Tolkien n’est pas un écrivain professionnel au sens strict. Philologue, professeur à Oxford, il écrit le matin, tard le soir, entre les copies à corriger et la vie de famille. Loin des cadences imposées aujourd’hui par le marché éditorial, il avance à un rythme d’artisan, imposant jusque dans sa manière de dactylographier un tempo très personnel: deux doigts, un à chaque main, sur une Royal des années 1940. La vitesse n’a aucune importance; la rigueur, si. Ce qui pourrait être un handicap devient une force de concentration. Tolkien relit, rature et reprend. Il rédige d’abord à la plume, sur du papier ligné, puis, une fois satisfait, dactylographie la version stable, qu’il corrige à nouveau. Plusieurs états de chaque chapitre existent encore dans ses archives, couverts de remarques et de suggestions.

Douze ans d’obsession, une œuvre forgée dans la lenteur

En décembre 1937, juste après la publication du Hobbit, Tolkien se lance dans l’écriture du Seigneur des anneaux. L’aventure va s’étendre jusqu’en 1949. Douze années émaillées de doutes, d’interruptions et de conflits éditoriaux. À l’origine, Tolkien ne vise qu’une simple suite pour Bilbo, mais son univers devient vite tentaculaire. Il invente des langues, des peuples et des royaumes. Sa correspondance témoigne de cette gestation douloureuse: fatigue, angoisse et surtout l’impression de ne jamais finir. Souvent, il envisage d’abandonner, mais il persévère, mû par une vision intérieure. En tapant son texte à deux doigts, il ralentit le temps et s’immerge dans le monde qu’il bâtit. Chaque page tapée devient une parcelle tangible de la Terre du Milieu.
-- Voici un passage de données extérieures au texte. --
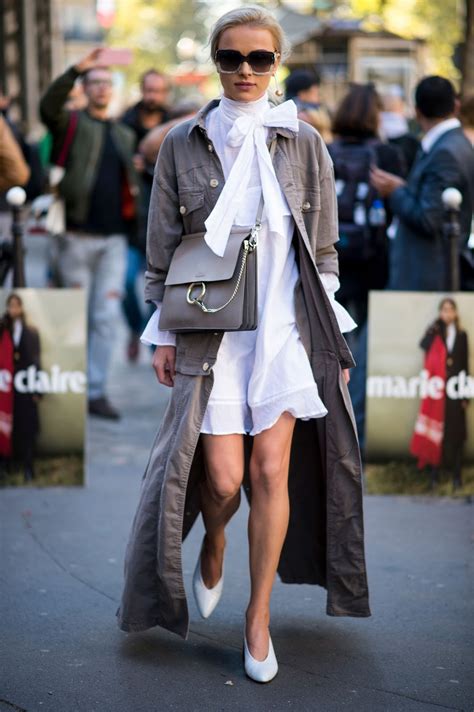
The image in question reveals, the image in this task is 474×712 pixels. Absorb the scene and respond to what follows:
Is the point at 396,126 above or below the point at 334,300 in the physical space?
above

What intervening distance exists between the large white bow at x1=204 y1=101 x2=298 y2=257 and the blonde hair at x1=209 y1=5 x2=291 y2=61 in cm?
22

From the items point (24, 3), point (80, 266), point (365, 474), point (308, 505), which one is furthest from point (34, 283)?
point (24, 3)

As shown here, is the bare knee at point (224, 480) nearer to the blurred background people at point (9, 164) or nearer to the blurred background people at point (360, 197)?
the blurred background people at point (360, 197)

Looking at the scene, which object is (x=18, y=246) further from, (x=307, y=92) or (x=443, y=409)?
(x=307, y=92)

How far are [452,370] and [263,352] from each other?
2505 millimetres

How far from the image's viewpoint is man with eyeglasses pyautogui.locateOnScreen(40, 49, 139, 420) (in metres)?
8.43

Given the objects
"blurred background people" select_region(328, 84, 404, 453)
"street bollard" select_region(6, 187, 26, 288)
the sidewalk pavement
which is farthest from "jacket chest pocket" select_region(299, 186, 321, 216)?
"blurred background people" select_region(328, 84, 404, 453)

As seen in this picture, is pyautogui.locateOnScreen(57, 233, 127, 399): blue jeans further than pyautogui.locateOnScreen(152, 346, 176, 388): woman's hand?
Yes

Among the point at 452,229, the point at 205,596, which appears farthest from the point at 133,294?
the point at 205,596

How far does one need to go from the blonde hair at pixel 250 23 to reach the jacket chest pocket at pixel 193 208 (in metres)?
0.46

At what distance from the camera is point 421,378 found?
623cm

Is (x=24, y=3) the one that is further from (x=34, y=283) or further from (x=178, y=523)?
(x=178, y=523)

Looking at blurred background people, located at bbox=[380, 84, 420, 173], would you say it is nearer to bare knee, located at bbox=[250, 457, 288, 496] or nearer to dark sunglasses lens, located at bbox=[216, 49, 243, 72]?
dark sunglasses lens, located at bbox=[216, 49, 243, 72]

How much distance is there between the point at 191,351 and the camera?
396 centimetres
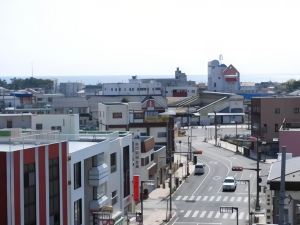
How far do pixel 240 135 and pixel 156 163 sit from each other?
138 feet

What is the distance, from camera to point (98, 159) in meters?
34.4

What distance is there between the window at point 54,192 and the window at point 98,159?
19.7 ft

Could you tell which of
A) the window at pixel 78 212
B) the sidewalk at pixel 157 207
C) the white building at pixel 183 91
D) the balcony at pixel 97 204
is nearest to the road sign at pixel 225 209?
the sidewalk at pixel 157 207

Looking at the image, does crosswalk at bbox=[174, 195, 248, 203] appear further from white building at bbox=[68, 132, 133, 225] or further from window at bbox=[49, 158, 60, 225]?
window at bbox=[49, 158, 60, 225]

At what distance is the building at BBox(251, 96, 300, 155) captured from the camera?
81438 mm

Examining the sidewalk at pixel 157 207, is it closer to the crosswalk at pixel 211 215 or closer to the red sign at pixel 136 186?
the crosswalk at pixel 211 215

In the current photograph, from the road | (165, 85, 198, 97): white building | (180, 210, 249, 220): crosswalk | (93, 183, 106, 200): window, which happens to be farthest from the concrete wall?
(165, 85, 198, 97): white building

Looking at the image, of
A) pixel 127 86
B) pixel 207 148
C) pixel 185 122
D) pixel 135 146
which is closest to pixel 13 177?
pixel 135 146

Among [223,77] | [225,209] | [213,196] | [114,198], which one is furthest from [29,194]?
[223,77]

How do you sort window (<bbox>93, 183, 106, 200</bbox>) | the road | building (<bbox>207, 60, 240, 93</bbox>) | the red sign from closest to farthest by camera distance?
window (<bbox>93, 183, 106, 200</bbox>)
the red sign
the road
building (<bbox>207, 60, 240, 93</bbox>)

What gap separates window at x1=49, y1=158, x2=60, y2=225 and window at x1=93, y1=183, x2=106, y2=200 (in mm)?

On l’imagine penché sur sa machine, concentré, frappant chaque lettre lentement, entre piles de papiers et cartes tracées à la main. La mécanique de la Royal résonne comme un métronome. Cette lenteur, c’est sa méthode. La machine à écrire, loin d’être un simple outil, fait partie du processus. Elle offre une matérialité «officielle» à un monde né de manuscrits raturés, souvent illisibles. Malgré sa maladresse, Tolkien a longtemps refusé qu’on tape ses textes à sa place, tenant à ce que chaque page passe sous ses doigts. Ce n’est que dans les dernières années, et pour certains exemplaires, qu’il a fini par accepter une aide.

Ce qui frappe, c’est cette fidélité absolue à son propre rythme. Jamais il ne cherche à aller plus vite, jamais à gagner du temps. C’est un trait que l’on retrouve d’ailleurs dans son œuvre: les héros de la Terre du Milieu progressent à pied, lentement, au prix de mille efforts, loin des raccourcis et des exploits. L’aventure, chez lui, est une traversée intérieure.

Tolkien vit littéralement son roman en l’écrivant, dans un dialogue obstiné avec sa machine à écrire et ses deux doigts: lent, mais déterminé. Quand on lit aujourd’hui Le Seigneur des anneaux, on sent cette densité, cette résistance à la précipitation: rien n’y est facile ou gratuit, tout y est conquis page après page. Tolkien ne tape jamais vite, mais il tape juste. Son style dense, parfois archaïque, naît de l’effort, de la rigueur et de la lenteur.

À l’heure où règnent l’immédiateté et les (pénibles) injonctions de l’instantané, son parcours rappelle que la littérature peut aussi naître de la patience, et que les chefs-d’œuvre sont des actes de foi, bâtis un caractère à la fois.